This was the way of St. Augustine.

From the time of the fathers the church has seen Pentecost as the reversal of the Tower of Babel.  At Babel, one language became many; at Pentecost, many languages become one.   In the instant the church was born, she spoke with one voice.

This is the power of our God.  In this power – in His power — are our strength and our hope.  In this power – in His power — is the reason we shall not lose heart.  We are His church, and the gates of hell will not stand against us.

At Babel, God confused the tongues of the nations; at Pentecost He reversed the confusion.  At Babel, God scattered the people in judgment; at Pentecost He distributed the people to publish the gospel to all the nations.

At Babel, the people used language to advance a human agenda; at Pentecost, language became a sign to declare the power of God.  At Babel, disunity radiated outward as when a stone causes ripples in a pond; at Pentecost, people flew together as iron filings to a magnet.

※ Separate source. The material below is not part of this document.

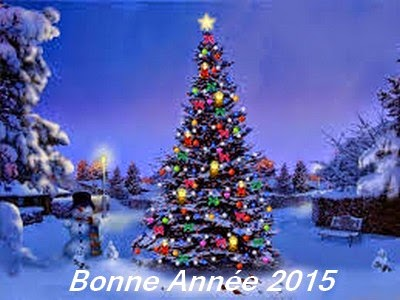 Voeux pour 2015 BBBBBB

Our God is ever merciful.  In the Garden, he drove man out so he could not continue to eat from the tree of life and live forever in his sinful state.  At Babel, He drove man away, delaying judgment on the City of Man and affording His creatures an opportunity of repentance.

Only God could tolerate the sin of His creatures; only God could provide a remedy for it.  After the great flood, when God looked down and saw that sin was once again rampant on the earth, He called Abraham out of Ur of the Chaldees to begin to form a people for His holy name.

Later He would send a man, born of a woman, born under the law, to complete the work.  This man, after His resurrection from the dead but before His ascension into heaven, would commission His apostles, or messengers, to “make disciples of all nations,” going “to the end of the earth” to take the gospel to every nation, tribe, tongue and people.

But wait, He told them, until you receive the gift of the Holy Spirit.  They received that gift on this day, Pentecost, the 50th day after the Feast of Unleavened Bread, which was celebrated at the time of harvest.  In God’s economy the harvest of grain would ever thereafter trigger the memory of the harvest of souls.

Even back in the day of the prophet Joel, God had promised to send His people a Helper.  The Son would pray to the Father, and the Father would send this Helper.  Of course, not everyone is astute enough to recognize a helper when the Father sends one.  I recall one soul who did.

This woman received a call at work informing her that her daughter was sick.  On her way to the school, she stopped at the pharmacy to get medicine.  When she got back to her car she found that in her haste she had locked her keys inside.

She spied an old rusty coat hanger on the ground.  She had heard of using a coat hanger to pop the lock, but even as she picked it up she thought, “I have no idea how to use this.”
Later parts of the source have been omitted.